C. Sumber-Sumber Pemisahan Gereja Barat Dan Timur
 Ikonoklasme
Ikonoklasme kerapkali diartikan sebagai skandal perusakan gambar-gambar religius,
tetapi yang secara khusus disponsori oleh para Kaisar Bizantin «ikonoklas» yang meluas dari
masa kepemerintahan Kaisar Leo III Isaurian hingga zama restorasi gambar-gambar suci .
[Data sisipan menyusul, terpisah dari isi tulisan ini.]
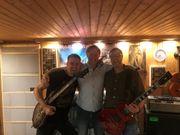 Heavy-Rock-Band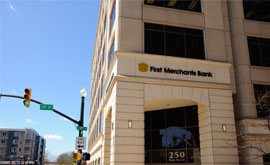 First Merchants Lafayette Downtown Banking Center Photo | Banks Near Me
 Penjelasan Mengenai Kredo Nicea
Mengikuti Yoh 15:26b, Konsili Konstantinopel Pertama pada tahun 381
memodifikasi pernyataan Konsili Nicea Pertama tahun 325 dengan menyatakan
bahwa Roh Kudus «keluar dari Sang Bapa». Konsili ini tidak membahas secara
khusus mengenai asal-usul Roh Kudus.
 Kontoversi Mengenai Filioque
Gereja Timur berkeberatan atas versi Barat, karena menurut pemahaman
mereka, kedudukan Roh Kudus menjadi lebih rendah daripada kedudukan Sang
Putera ; apabila dikatakan bahwa Roh Kudus itu keluar dari Sang Bapa semata,
maka kedudukannya dengan Sang Putera menjadi setara.Gereja Barat di lain pihak
menekankan pada persekutuan kodrati antara Bapa dan Putera.
 Bangsa Frank dan Filioque
Sesudah kaum Visigoth, kaum Frank juga menerima klausa filioque sebagai
bagian dari Kredo Nicea.
 Kontroversi Photius
Klausa filioque tiba-tiba menjadi pokok bahasan utama dalam kontroversi
seputar Photius dari Konstantinopel. Pada tahun 858, Patriark Ignatius dari
Konstantinopel tidak disukai Kaisar Byzantium Mikhael III dan dilengserkan dari
kedudukannya.
 Bangsa Frank di Roma
Sepanjang abad ke-9 dan abad ke-10, para paus menolak mengadopsi klausa filioque.
 Skisma Akbar dan Upaya-Upaya Rekonsiliasi
Pada tahun 1054 argumen mengenai filioque berkontribusi kepada Skisma
Akbar antara Timur dan Barat.
 Faktor-faktor penghambat
Pada tahun 1274, Konsili Lyon II, yang dihadiri Patriark Konstantinopel,
mengatakan bahwa Roh Kudus keluar dari Sang Bapa dan Sang Putera, sejalan
dengan filioque dalam Kredo Nicea versi Latin pada masa itu.
 Konsili Florence
Pada abad ke-15, Kaisar Byzantium Yohanes VIII Palaeologus, Yosef,
Patriark Konstantinopel, dan uskup-uskup lain dari Timur melakukan perjalanan
ke Italia Utara untuk menghadiri Konsili Florence dengan harapan dapat
berekonsiliasi dengan Roma dan mendapatkan bala bantuan negara-negara Barat
untuk melawan serbuan Kerajaan Ottoman.
 Filioque dan Doktrin Trinitas
Klausa filioque menjadi bagian integral dari sebagian teologi Barat mengenai
Trinitas karena ajaran-ajaran para Bapa Gereja Barat seperti St. Augustinus dari
Hippo, Anselmus dari Canterbury dan Thomas Aquinas berisi pernyataan-
pernyataan bahwa Roh Kudus keluar dari Sang Bapa dan Sang Putera.
 Mendamaikan tradisi Timur dan tradisi Barat
Para teolog Barat seperti Anselmus dari Canterbury dan Thomas Aquinas
mengkritik pihak Timur karena tidak cukup menjelaskan hubungan dan urutan
kekal antara Sang Putera dan Roh Kudus.
 Gereja Ortodoks Timur
Hingga hari ini Gereja Ortodoks menggunakan Kredo Nicea-Konstantinopel
tahun 381 tanpa filioque. Gereja-Gereja Timur berulang kali telah menolak frasa
tersebut karena menganggapnya sebagai sebuah interpolasi yang tidak sah, suatu
contoh dari apa yang mereka anggap sebagai kesewenang-wenangan pihak barat.
 Gereja Katolik Roma
Pada tahun 1274, dalam Konsili Lyon II, Gereja Katolik Romawi mengutuk
orang-orang yang «berani menyangkal» bahwa Roh Kudus keluar dari Sang Bapa
dan Sang Putera.
 Diskusi-diskusi dan pernyataan-pernyataan bersama
Pergeseran kebijakan yang jarang diketahui dari pihak Katolik Roma dalam
kelanjutan kisah kontroversi ini dapat disimak dalam sebuah dokumen resmi yang
dipublikasikan pada tanggal 6 Agustus 2000 dan disusun oleh Paus Benediktus
XVI, ketika masih menjabat sebagai Kardinal Joseph Ratzinger, prefek dari
Kongregasi Doktrin Iman, dengan dibantu oleh sekretaris kongregasi tersebut saat
itu yakni Kardinal Tarcisio Bertone.